Di atas meja itu terhampar taplak meja yang seputih salju, di atasnya
terdapat hiasan porselen yang indah, dan angsa panggang yang mengepul
dengan isian apel dan plum kering. Dan hal yang lebih bagus untuk
dilihat adalah angsa panggang itu jatuh dari piring, terhuyung-huyung di
sekitar lantai dengan pisau dan garpu masih menancap di dadanya, sampai
itu berguling ke dekat gadis kecil yang malang, ketika korek apinya
padam dan tidak ada lagi yang tersisa kecuali dinding yang tebal,
dingin, dan lembab. Dia menyalakan korek yang lain. Sekarang dia sedang
duduk di bawah pohon Natal yang paling indah: pohon itu masih lebih
besar, dan lebih terhias daripada pohon yang dia lihat melalui pintu
kaca di rumah pedagang kaya itu.
Ribuan
cahaya menyala di cabang-cabang pohon yang hijau itu, dan gambar-gambar
berwarna yang terlihat menyenangkan, seperti yang telah dia lihat di
jendela-jendela toko, memandang rendah padanya. Gadis kecil itu
mengulurkan tangannya ke arah pohon itu ketika korek apinya padam.
Cahaya dari pohon Natal naik lebih tinggi dan lebih tinggi lagi, dia
sekarang melihatnya seolah-olah seperti bintang di surga, satu per satu
jatuh ke bawah dan membentuk jejak api yang panjang.
"Seseorang
baru saja meninggal!" teriak gadis kecil itu, karena neneknya,
satu-satunya orang yang mencintainya, dan sekarang sudah tidak ada lagi,
telah mengatakan kepadanya bahwa ketika sebuah bintang jatuh, sebuah
jiwa akan naik untuk menghadap Tuhan.
Dia
menggosok korek yang lain ke dinding: sekali lagi itu bercahaya, dan
dari kilauannya berdirilah neneknya, begitu cerah dan bercahaya, sangat
berkilau, dan dengan perasaan penuh cinta.
"Nenek!"
teriak gadis kecil itu. "Oh, bawa aku pergi bersamamu selama korek
apinya masih menyala! Kau akan lenyap seperti kompor yang hangat,
seperti angsa panggang yang lezat, dan seperti pohon Natal yang megah!"

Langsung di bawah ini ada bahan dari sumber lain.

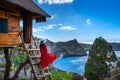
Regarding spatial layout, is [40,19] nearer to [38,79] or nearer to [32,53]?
[32,53]

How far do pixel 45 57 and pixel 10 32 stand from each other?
2562mm

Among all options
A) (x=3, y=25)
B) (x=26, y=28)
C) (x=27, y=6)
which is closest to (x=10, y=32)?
(x=3, y=25)

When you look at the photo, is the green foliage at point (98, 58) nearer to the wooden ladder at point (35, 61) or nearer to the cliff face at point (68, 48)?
the wooden ladder at point (35, 61)

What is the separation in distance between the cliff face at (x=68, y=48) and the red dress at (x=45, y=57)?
2562 inches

Dan dia segera mengusap seluruh korek apinya dengan cepat ke dinding,
karena dia ingin memastikan untuk menjaga neneknya agar tetap di
dekatnya. Dan korek-korek api itu memberikannya cahaya yang sangat
cemerlang yang bahkan lebih terang daripada cahaya di siang hari: tidak
pernah sebelumnya nenek itu terlihat begitu cantik dan tinggi. Dia
mengambil gadis kecil itu di lengannya, dan keduanya terbang dalam
kecerahan dan sukacita yang begitu tinggi, sangat tinggi, dan kemudian
di atas mereka tidak merasa kedinginan, atau kelaparan, ataupun
kecemasan - mereka sekarang sudah bersama Tuhan.
Tapi
di sudut, pada saat fajar yang dingin, duduklah gadis yang malang,
dengan pipi kemerahan dan dengan bibir yang tersenyum, bersandar di
dinding - membeku sampai mati pada malam terakhir di tahun yang lama.
Terbujur kaku bersama dengan korek apinya, yang mana satu bundelan telah
dibakar. "Dia ingin menghangatkan diri," kata orang-orang. Tidak ada
yang memiliki kecurigaan sedikit pun mengenai hal indah apa yang telah
dilihatnya, tak seorang pun pernah bermimpi tentang kemegahan di
dalamnya, dimana dengan neneknya dia telah memasuki sukacita tahun baru.